Critical browser flaw puts Mac and Linux users at risk

A newly identified zero-day flaw linked to the 0.0.0.0 IP address has been exploited by hackers, placing users of major web browsers on macOS and Linux at risk. This vulnerability has been observed in popular browsers like Safari, Chrome, and Firefox, which could potentially allow unauthorised access to private networks. Although Windows users are unaffected, other browsers like Microsoft Edge, Brave, and Opera, which are based on Chromium, are also vulnerable.

The cybersecurity firm Oligo has reported that this flaw enables hackers to communicate with local software on Mac or Linux systems. By using the 0.0.0.0 address instead of localhost, public websites might execute arbitrary code on a visitor’s device, bypassing long-standing security measures. Oligo researchers have estimated that around 100,000 websites could facilitate this attack, which has already been used in targeted strikes on AI workloads.

In response to the threat, Apple has promised to address the issue in the upcoming macOS 15 Sequoia beta by blocking the 0.0.0.0 address. An update to Safari’s WebKit will also block connections to this IP. Chrome is considering a similar approach to ensure that users cannot bypass its Private Network Access protection.
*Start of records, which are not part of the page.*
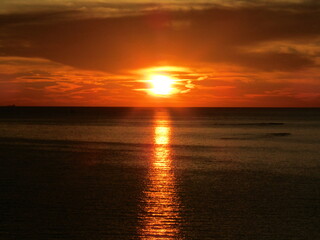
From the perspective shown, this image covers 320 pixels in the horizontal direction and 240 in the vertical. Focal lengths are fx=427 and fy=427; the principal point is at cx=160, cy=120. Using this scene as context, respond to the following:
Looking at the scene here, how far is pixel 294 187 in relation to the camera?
21734mm

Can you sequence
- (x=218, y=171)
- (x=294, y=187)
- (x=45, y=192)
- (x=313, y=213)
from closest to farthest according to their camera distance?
(x=313, y=213) < (x=45, y=192) < (x=294, y=187) < (x=218, y=171)

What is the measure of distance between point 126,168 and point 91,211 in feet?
38.7

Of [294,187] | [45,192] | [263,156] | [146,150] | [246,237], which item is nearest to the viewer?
[246,237]

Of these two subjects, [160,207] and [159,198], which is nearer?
[160,207]

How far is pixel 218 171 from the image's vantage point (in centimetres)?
2711

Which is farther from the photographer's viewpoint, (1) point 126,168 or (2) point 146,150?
(2) point 146,150

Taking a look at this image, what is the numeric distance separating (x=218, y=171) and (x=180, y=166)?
10.4 ft

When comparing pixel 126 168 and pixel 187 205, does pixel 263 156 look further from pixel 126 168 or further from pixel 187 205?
pixel 187 205

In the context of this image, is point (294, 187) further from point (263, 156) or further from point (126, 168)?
point (263, 156)

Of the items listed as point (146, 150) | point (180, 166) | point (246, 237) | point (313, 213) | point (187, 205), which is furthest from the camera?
point (146, 150)

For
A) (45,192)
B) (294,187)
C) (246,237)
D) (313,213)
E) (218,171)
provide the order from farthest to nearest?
(218,171) < (294,187) < (45,192) < (313,213) < (246,237)

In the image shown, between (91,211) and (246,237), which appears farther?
(91,211)

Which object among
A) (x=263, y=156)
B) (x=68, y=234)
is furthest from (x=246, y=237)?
(x=263, y=156)

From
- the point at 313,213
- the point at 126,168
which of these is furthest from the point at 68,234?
the point at 126,168
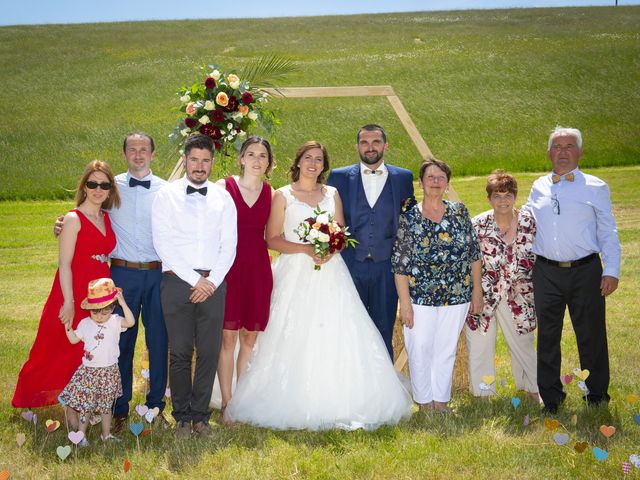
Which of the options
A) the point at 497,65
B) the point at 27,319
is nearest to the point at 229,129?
the point at 27,319

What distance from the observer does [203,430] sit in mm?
5453

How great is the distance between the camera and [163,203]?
5.38 metres

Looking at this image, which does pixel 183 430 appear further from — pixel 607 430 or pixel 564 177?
pixel 564 177

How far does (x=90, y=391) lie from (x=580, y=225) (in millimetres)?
3781

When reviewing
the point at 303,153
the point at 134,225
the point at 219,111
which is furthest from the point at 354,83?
the point at 134,225

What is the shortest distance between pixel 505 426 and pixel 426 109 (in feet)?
89.3

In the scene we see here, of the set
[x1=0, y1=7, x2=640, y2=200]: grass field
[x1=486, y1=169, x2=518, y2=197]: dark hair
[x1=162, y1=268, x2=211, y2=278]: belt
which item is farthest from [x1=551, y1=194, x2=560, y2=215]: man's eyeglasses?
[x1=0, y1=7, x2=640, y2=200]: grass field

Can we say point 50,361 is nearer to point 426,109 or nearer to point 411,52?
point 426,109

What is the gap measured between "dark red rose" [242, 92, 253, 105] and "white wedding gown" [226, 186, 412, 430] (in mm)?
893

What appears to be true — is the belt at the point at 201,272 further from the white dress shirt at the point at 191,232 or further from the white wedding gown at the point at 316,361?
the white wedding gown at the point at 316,361

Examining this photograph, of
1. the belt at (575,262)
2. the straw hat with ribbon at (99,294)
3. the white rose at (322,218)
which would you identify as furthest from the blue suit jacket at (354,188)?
the straw hat with ribbon at (99,294)

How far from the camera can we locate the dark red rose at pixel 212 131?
6.38m

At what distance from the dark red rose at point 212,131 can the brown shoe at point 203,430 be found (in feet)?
7.84

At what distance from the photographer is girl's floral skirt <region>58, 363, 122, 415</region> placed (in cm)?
526
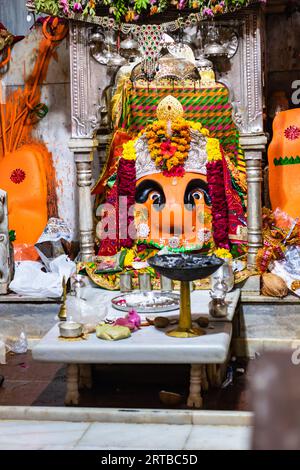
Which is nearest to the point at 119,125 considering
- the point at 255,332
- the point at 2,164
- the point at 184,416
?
the point at 2,164

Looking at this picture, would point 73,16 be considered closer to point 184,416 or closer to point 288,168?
point 288,168

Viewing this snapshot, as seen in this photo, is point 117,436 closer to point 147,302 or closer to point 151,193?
point 147,302

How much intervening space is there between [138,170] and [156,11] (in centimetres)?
146

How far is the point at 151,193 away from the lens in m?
7.70

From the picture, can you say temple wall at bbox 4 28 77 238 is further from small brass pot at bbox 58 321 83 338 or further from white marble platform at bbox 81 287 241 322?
small brass pot at bbox 58 321 83 338

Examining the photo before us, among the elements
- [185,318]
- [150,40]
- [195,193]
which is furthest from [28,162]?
[185,318]

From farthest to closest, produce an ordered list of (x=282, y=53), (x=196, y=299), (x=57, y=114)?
(x=57, y=114) < (x=282, y=53) < (x=196, y=299)

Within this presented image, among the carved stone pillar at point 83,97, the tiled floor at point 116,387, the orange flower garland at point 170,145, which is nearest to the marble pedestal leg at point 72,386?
the tiled floor at point 116,387

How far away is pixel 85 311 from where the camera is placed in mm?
5824

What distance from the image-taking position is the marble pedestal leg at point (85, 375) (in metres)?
5.98

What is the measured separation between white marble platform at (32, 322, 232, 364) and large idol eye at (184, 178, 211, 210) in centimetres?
236

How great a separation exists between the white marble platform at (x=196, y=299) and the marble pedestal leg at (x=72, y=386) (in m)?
0.61

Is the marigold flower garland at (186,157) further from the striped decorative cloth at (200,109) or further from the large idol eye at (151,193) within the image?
the striped decorative cloth at (200,109)

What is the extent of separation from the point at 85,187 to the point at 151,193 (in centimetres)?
62
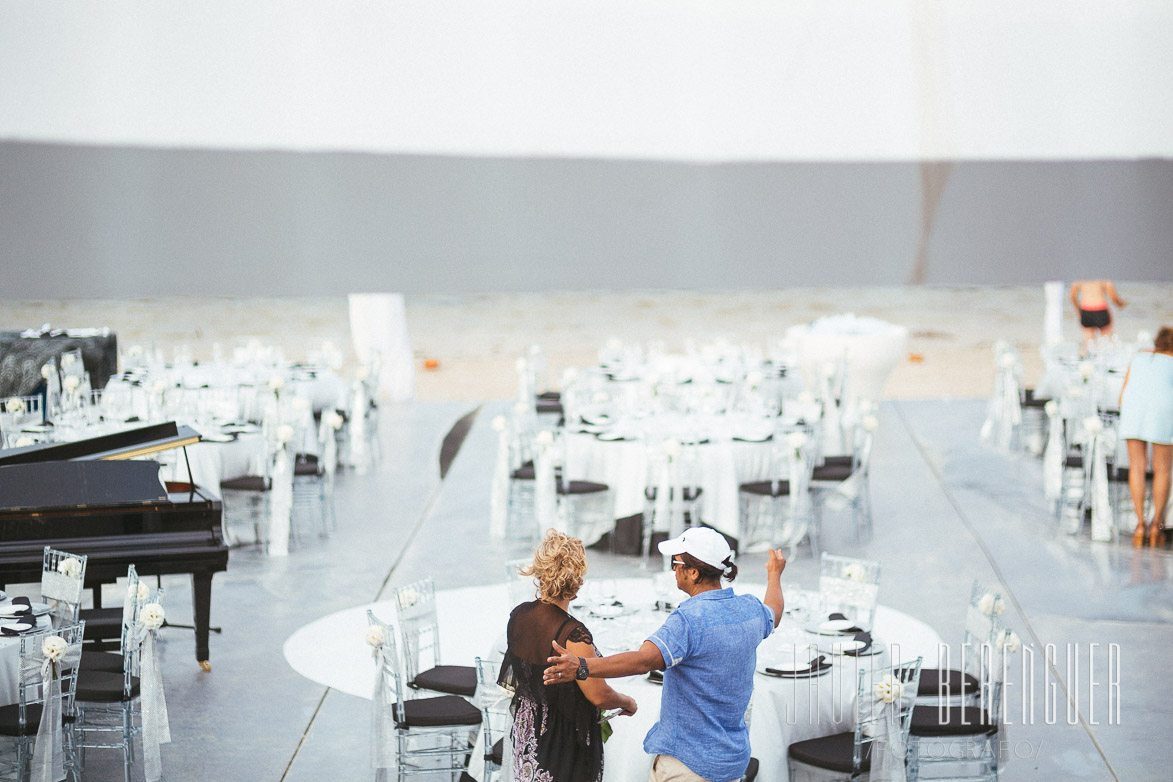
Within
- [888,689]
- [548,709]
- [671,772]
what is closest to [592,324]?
[888,689]

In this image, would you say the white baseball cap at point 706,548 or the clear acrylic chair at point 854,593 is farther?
the clear acrylic chair at point 854,593

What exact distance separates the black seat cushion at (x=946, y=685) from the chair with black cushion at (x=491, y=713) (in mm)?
1832

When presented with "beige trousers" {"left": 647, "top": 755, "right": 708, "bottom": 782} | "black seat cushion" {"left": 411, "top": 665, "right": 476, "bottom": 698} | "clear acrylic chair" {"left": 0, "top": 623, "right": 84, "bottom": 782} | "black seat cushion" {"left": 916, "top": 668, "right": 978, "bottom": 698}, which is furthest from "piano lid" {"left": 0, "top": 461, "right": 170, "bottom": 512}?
"black seat cushion" {"left": 916, "top": 668, "right": 978, "bottom": 698}

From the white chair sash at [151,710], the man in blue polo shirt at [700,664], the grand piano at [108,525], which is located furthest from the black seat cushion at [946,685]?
the grand piano at [108,525]

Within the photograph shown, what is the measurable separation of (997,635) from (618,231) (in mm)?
5056

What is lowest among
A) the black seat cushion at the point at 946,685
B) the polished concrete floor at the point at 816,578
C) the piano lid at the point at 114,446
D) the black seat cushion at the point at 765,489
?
the polished concrete floor at the point at 816,578

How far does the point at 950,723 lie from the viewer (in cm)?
505

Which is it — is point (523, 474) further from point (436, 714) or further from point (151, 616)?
point (151, 616)

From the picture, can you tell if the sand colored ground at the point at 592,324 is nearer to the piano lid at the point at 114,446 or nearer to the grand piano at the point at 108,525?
the piano lid at the point at 114,446

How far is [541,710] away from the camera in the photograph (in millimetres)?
3951

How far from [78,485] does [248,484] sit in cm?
227

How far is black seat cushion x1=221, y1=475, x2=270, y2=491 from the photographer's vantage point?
29.1 feet

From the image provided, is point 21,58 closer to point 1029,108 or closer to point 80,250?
point 80,250

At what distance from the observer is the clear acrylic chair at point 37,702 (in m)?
5.00
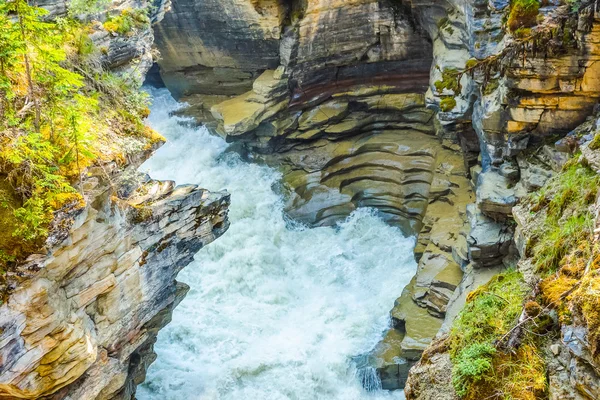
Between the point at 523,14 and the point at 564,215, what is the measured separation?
5.78 m

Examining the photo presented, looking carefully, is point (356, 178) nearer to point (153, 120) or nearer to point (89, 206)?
point (153, 120)

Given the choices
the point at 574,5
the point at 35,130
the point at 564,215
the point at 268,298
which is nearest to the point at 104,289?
the point at 35,130

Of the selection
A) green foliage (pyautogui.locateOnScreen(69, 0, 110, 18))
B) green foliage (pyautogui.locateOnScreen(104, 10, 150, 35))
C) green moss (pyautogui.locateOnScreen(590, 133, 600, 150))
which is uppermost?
green foliage (pyautogui.locateOnScreen(69, 0, 110, 18))

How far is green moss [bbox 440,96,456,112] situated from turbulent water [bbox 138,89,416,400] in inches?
183

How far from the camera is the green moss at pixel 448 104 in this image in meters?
14.5

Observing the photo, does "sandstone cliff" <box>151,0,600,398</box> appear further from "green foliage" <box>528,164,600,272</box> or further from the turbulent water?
"green foliage" <box>528,164,600,272</box>

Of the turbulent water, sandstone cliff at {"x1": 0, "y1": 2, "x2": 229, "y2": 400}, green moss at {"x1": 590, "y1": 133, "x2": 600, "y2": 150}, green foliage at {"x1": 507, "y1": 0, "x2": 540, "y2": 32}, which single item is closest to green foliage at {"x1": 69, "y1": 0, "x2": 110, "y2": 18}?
sandstone cliff at {"x1": 0, "y1": 2, "x2": 229, "y2": 400}

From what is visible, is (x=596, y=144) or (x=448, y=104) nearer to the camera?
(x=596, y=144)

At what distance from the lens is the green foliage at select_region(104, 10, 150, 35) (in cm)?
1128

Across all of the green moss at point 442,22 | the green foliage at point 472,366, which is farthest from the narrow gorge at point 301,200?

Mozilla, however, remains cautious, with a spokesperson noting that tighter restrictions might lead to compatibility issues, and therefore, Firefox has not yet implemented any proposed restrictions.

The widespread nature of the vulnerability and the potential for serious security breaches underscore the urgent need for a solution. Users of affected browsers are encouraged to stay updated on patches and fixes as they become available, particularly from browser developers like Apple, Google, and Mozilla.